Last night the UK failed to persuade the United Nation’s Security Council to “deplore” Iran’s actions and call on it to release the sailors. Instead the council voiced “grave concerns” over the situation and urged Iran to allow British consular access to the detainees.

Britain will continue talks with key allies today, Mr Blair said, insisting the UN and EU already support Britain.

The former ambassador to Tehran, Sir Richard Dalton, has publicly questioned the government’s handling of the crisis. Appearing on the BBC, Sir Richard said ministers had allowed their “anger at the way the sailors are being treated” to affect them.

An appeal to the UN Security Council is the UK’s strongest card, he explained, and the government had potentially played it too early.

It is now a week since the sailors were seized and experts do not expect the situation to be resolved quickly. In contrast, the Britons seized by Iran in 2004 were released after three days.

Diplomatic efforts continued as the Iranian embassy in London released a third letter allegedly written by Faye Turney. Addressed to “British people”, the 26-year-old said she was being better treated than the Iraqis held in Abu Ghraib prison.

It reads: “Whereas we hear and see on the news the way that prisoners were treated in Abu Ghrayb (sic) and other Iraqi jails by the British and American personnel, I have received total respect and faced no harm.

“It is now our time to ask our government to make a change to its oppressive behavior (sic) towards other people.”

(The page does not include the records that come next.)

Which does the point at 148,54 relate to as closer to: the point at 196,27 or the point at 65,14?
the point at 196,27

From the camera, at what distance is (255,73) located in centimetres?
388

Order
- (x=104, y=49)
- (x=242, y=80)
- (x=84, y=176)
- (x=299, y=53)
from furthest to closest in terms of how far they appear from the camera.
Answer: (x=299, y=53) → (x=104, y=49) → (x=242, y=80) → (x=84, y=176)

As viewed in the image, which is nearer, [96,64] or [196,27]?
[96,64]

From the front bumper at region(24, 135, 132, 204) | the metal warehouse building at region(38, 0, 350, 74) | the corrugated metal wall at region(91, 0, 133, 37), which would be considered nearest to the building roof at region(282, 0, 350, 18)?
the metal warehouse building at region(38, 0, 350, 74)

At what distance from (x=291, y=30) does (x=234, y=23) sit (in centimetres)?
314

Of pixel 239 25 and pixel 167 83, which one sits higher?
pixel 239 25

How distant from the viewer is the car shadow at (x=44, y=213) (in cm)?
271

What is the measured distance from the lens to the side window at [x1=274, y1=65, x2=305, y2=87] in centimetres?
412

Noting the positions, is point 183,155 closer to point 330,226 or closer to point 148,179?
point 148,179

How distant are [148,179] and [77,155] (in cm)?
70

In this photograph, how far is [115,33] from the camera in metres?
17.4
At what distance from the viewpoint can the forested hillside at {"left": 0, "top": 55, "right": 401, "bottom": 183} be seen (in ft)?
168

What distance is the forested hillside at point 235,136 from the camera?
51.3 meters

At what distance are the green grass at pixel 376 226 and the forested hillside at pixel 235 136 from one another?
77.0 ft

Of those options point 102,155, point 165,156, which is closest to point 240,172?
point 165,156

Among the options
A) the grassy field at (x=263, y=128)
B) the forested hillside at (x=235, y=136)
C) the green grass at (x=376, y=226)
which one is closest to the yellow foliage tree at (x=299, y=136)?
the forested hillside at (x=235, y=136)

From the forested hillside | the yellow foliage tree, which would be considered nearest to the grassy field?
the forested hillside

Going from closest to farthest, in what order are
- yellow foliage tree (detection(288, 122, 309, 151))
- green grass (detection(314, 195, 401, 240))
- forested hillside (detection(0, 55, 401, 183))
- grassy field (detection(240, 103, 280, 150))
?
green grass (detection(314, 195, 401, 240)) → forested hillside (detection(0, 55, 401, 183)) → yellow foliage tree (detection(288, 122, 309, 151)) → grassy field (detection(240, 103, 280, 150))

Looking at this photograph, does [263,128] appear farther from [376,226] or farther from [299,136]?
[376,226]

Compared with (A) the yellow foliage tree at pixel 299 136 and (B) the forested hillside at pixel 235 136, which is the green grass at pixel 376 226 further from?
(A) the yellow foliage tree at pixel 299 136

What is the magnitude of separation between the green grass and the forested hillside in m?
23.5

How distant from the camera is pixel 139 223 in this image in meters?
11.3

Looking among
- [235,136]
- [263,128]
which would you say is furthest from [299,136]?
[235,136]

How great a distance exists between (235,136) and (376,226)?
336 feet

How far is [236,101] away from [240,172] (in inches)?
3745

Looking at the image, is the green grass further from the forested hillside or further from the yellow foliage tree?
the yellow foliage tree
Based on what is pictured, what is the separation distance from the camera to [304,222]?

Experts question the validity of the letter, pointing to a change in LS Turney’s writing style. Those who met the sailor insist she was apolitical.

Meanwhile, Royal Marine Summers appeared on state television to “confess” to trespassing in Iranian waters.

“We entered Iranian waters without permission,” he said. “We were arrested by Iranian border guards, and I would like to apologise to the Iranian people for this.”

The sailors are being well treated and have been given food, he added. However, British officials claim he is being manipulated and point to signs the tape has been edited.

Following the broadcast, the Foreign Office reiterated its condemnation of Iran’s treatment of the detainees. “As the foreign secretary made clear yesterday, using our servicemen for propaganda reasons in this way is outrageous,” a Foreign Office spokeswoman said.

The Foreign Office confirmed today is has received its first written communication from Iran but refused to reveal its contents. According to the Islamic Republic News Agency (IRNA) it accused the UK of trespassing in Iran’s territories.

According to IRNA, the note reads: “Since similar acts had taken place in the past and prior warning had been given against the repetition of such acts, the government of the Islamic Republic of Iran protests strongly against this illegal act in violating Iranian territorial waters, emphasises the respect for the rules and principles of international law concerning the sovereignty and territorial integrity of states, underlines the responsibility of the British government for the consequences of such violation, and calls for the guarantee to avoid the recurrence of such acts.”